** start DATA SECTION **

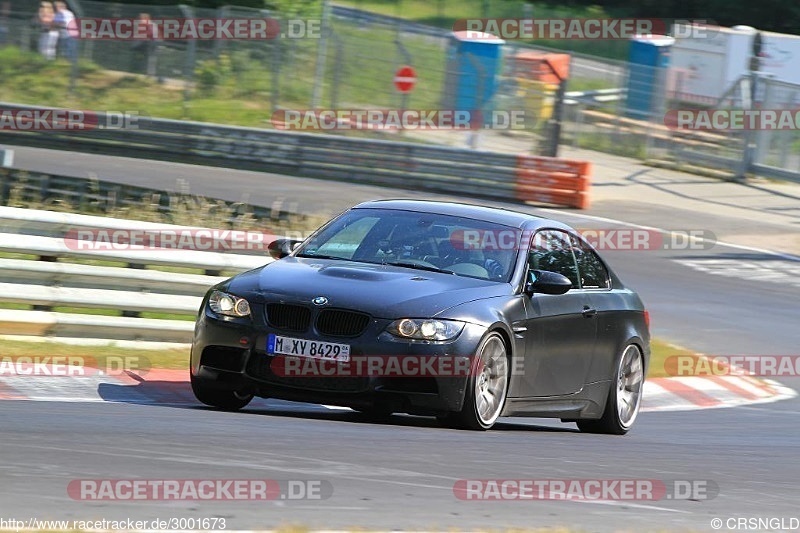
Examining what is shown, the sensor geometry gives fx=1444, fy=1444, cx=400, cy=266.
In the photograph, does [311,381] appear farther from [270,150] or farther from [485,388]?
[270,150]

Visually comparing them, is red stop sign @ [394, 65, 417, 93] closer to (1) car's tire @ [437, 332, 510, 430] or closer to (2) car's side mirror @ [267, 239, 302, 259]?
(2) car's side mirror @ [267, 239, 302, 259]

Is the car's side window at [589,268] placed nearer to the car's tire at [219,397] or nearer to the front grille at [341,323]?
the front grille at [341,323]

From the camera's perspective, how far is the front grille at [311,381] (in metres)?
8.12

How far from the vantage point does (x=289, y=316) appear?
826cm

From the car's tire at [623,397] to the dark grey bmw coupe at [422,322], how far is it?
7cm

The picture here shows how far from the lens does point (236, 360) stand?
27.6ft

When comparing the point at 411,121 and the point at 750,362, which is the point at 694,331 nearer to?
the point at 750,362


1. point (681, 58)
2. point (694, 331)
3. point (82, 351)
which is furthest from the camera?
point (681, 58)

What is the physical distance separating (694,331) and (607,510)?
422 inches

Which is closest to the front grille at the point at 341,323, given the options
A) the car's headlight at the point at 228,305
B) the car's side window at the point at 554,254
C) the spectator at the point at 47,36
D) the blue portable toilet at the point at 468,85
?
the car's headlight at the point at 228,305

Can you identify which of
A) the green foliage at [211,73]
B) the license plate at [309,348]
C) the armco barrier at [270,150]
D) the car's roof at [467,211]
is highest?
the car's roof at [467,211]

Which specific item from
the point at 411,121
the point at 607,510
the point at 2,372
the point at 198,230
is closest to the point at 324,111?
the point at 411,121

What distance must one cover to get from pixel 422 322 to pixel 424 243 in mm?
1088

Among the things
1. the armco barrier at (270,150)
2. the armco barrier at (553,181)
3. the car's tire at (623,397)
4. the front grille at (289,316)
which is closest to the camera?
the front grille at (289,316)
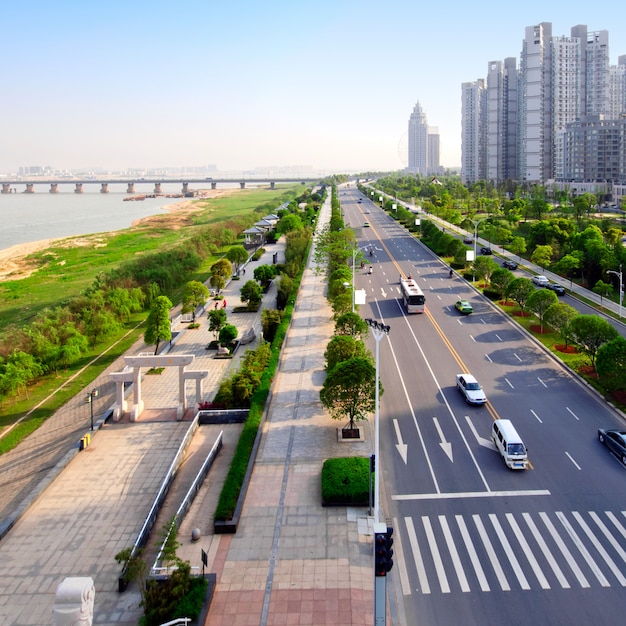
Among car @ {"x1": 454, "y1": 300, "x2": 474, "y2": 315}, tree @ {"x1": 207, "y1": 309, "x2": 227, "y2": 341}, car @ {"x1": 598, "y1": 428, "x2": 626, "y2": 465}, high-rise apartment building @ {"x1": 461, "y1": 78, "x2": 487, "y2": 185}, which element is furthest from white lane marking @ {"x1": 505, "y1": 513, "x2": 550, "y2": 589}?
high-rise apartment building @ {"x1": 461, "y1": 78, "x2": 487, "y2": 185}

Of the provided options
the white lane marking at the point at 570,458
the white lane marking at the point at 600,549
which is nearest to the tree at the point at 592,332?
the white lane marking at the point at 570,458

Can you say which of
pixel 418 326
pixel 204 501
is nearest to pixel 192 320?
pixel 418 326

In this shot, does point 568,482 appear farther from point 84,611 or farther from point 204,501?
point 84,611

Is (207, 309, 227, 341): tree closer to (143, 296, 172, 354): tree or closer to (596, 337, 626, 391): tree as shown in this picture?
(143, 296, 172, 354): tree

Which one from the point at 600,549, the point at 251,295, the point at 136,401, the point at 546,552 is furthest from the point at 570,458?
the point at 251,295

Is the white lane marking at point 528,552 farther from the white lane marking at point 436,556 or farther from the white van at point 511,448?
the white van at point 511,448
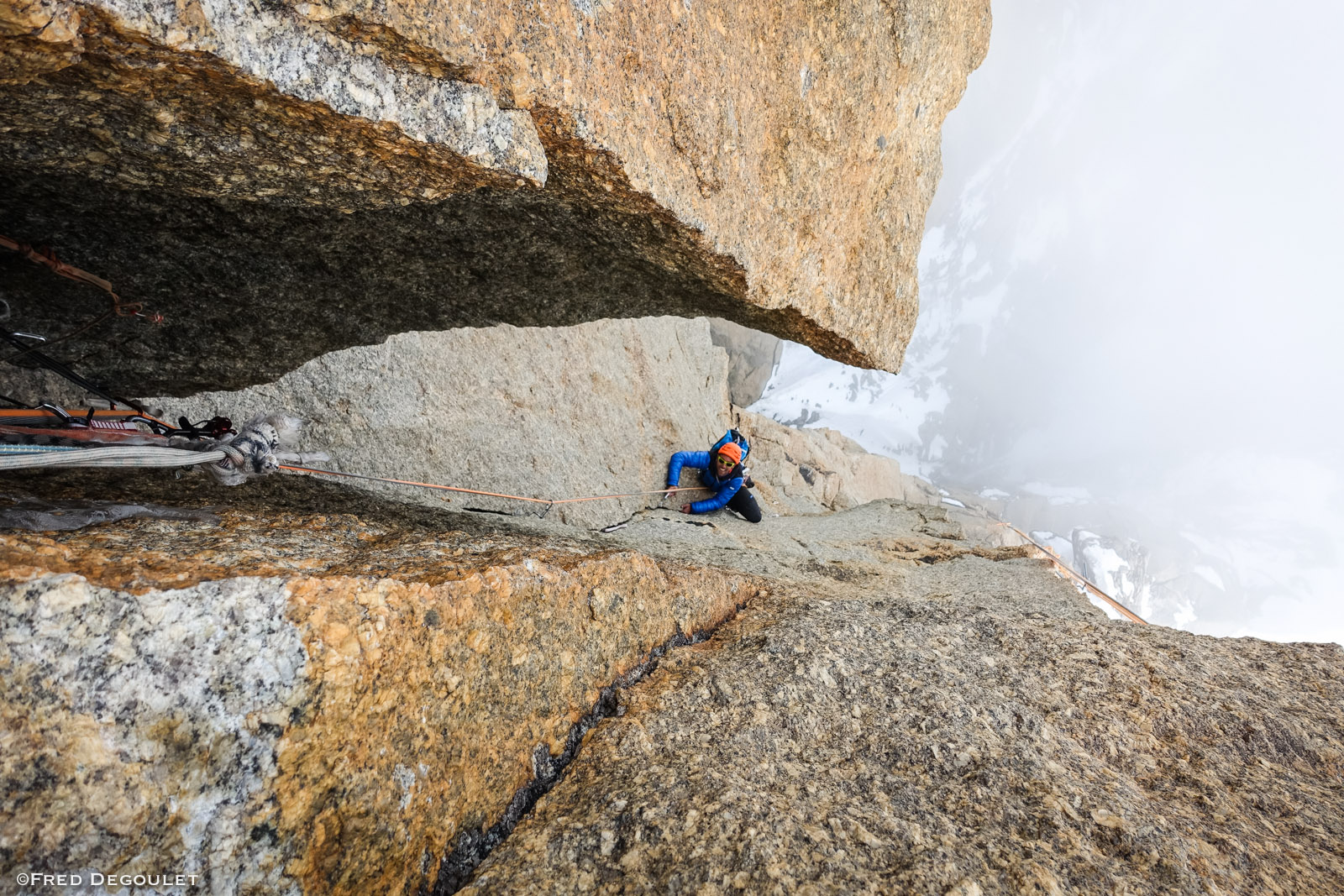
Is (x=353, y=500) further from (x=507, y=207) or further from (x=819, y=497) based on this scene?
(x=819, y=497)

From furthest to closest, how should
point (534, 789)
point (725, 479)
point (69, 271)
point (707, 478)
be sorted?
point (707, 478)
point (725, 479)
point (69, 271)
point (534, 789)

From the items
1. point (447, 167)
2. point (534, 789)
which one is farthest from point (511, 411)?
point (534, 789)

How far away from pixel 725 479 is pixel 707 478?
13.8 inches

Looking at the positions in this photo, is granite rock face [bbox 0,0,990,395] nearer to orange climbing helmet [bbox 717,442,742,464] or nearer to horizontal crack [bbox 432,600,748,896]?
horizontal crack [bbox 432,600,748,896]

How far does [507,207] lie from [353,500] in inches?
72.7

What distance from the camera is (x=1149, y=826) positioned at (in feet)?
5.49

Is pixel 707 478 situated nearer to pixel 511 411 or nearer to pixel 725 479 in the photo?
pixel 725 479

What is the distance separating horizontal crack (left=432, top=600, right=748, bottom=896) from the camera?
1501mm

** end DATA SECTION **

WHAT IS BEING ASKED –
Repeat all the entries above with "vantage point" changed to "viewpoint" and nothing else altered. Leave the pictures out.

EXERCISE RESPONSE –
Examining what is shown, the sensor geometry gives fx=1444, fy=1444, cx=400, cy=266.
In the photograph, does [311,381] appear farther from [270,150] or farther from [485,388]?
[270,150]

Visually comparing them, is red stop sign @ [394, 65, 417, 93] closer to (1) car's tire @ [437, 332, 510, 430] or closer to (2) car's side mirror @ [267, 239, 302, 259]?
(2) car's side mirror @ [267, 239, 302, 259]

Is the car's side window at [589,268] placed nearer to the car's tire at [219,397] or nearer to the front grille at [341,323]?
the front grille at [341,323]

From the camera's perspective, how far is the front grille at [311,381] (in metres)?
8.12

How far from the viewpoint does (x=289, y=316) appear?
826cm

From the car's tire at [623,397] to the dark grey bmw coupe at [422,322], how far is it?
7cm

The picture here shows how far from the lens does point (236, 360) stand?
27.6ft

When comparing the point at 411,121 and the point at 750,362, which is the point at 694,331 nearer to?
the point at 750,362


1. point (681, 58)
2. point (694, 331)
3. point (82, 351)
which is furthest from the camera?
point (681, 58)

What is the physical distance separating (694,331) and (607,510)?
422 inches

Which is closest to the front grille at the point at 341,323, given the options
A) the car's headlight at the point at 228,305
B) the car's side window at the point at 554,254
C) the spectator at the point at 47,36
D) the blue portable toilet at the point at 468,85
?
the car's headlight at the point at 228,305

Can you identify which of
A) the green foliage at [211,73]
B) the license plate at [309,348]
C) the armco barrier at [270,150]
D) the car's roof at [467,211]
is highest?
the car's roof at [467,211]

Which specific item from
the point at 411,121
the point at 607,510
the point at 2,372
the point at 198,230
is closest to the point at 324,111?
the point at 411,121

What distance must one cover to get from pixel 422 322 to pixel 424 243 in mm?
1088

Among the things
1. the armco barrier at (270,150)
2. the armco barrier at (553,181)
3. the car's tire at (623,397)
4. the front grille at (289,316)
which is closest to the camera?
the front grille at (289,316)
Among car @ {"x1": 454, "y1": 300, "x2": 474, "y2": 315}, tree @ {"x1": 207, "y1": 309, "x2": 227, "y2": 341}, car @ {"x1": 598, "y1": 428, "x2": 626, "y2": 465}, high-rise apartment building @ {"x1": 461, "y1": 78, "x2": 487, "y2": 185}, which element is furthest from white lane marking @ {"x1": 505, "y1": 513, "x2": 550, "y2": 589}?
high-rise apartment building @ {"x1": 461, "y1": 78, "x2": 487, "y2": 185}

Of the provided options
the white lane marking at the point at 570,458
the white lane marking at the point at 600,549
which is nearest to the tree at the point at 592,332?
the white lane marking at the point at 570,458

Can you say which of
pixel 418 326
pixel 204 501
is nearest to pixel 192 320?
pixel 418 326

In this shot, does point 568,482 appear farther from point 84,611 or farther from point 204,501?
point 84,611

Is (207, 309, 227, 341): tree closer to (143, 296, 172, 354): tree or closer to (596, 337, 626, 391): tree as shown in this picture?
(143, 296, 172, 354): tree

Which one from the point at 600,549, the point at 251,295, the point at 136,401, the point at 546,552 is furthest from the point at 570,458?
the point at 251,295

Is the white lane marking at point 528,552 farther from the white lane marking at point 436,556 or farther from the white van at point 511,448?
the white van at point 511,448
Is (x=353, y=500) further from (x=507, y=207) or further from (x=819, y=497) based on this scene?
(x=819, y=497)

From furthest to closest, how should
point (534, 789)
point (725, 479)
point (69, 271)
point (707, 478)
be sorted?
point (707, 478)
point (725, 479)
point (69, 271)
point (534, 789)

From the items
1. point (447, 167)
2. point (534, 789)
which one is farthest from point (511, 411)?
point (534, 789)

How far away from pixel 725 479 is pixel 707 478?
13.8 inches

Looking at the positions in this photo, is granite rock face [bbox 0,0,990,395] nearer to orange climbing helmet [bbox 717,442,742,464] or nearer to horizontal crack [bbox 432,600,748,896]?
horizontal crack [bbox 432,600,748,896]

How far does [507,207] lie from [353,500] in inches?
72.7

What distance from the camera is (x=1149, y=826) positioned at (in feet)?
5.49

Is pixel 707 478 situated nearer to pixel 511 411 or nearer to pixel 725 479 in the photo?
pixel 725 479

What is the distance separating horizontal crack (left=432, top=600, right=748, bottom=896) from the camera?
1501mm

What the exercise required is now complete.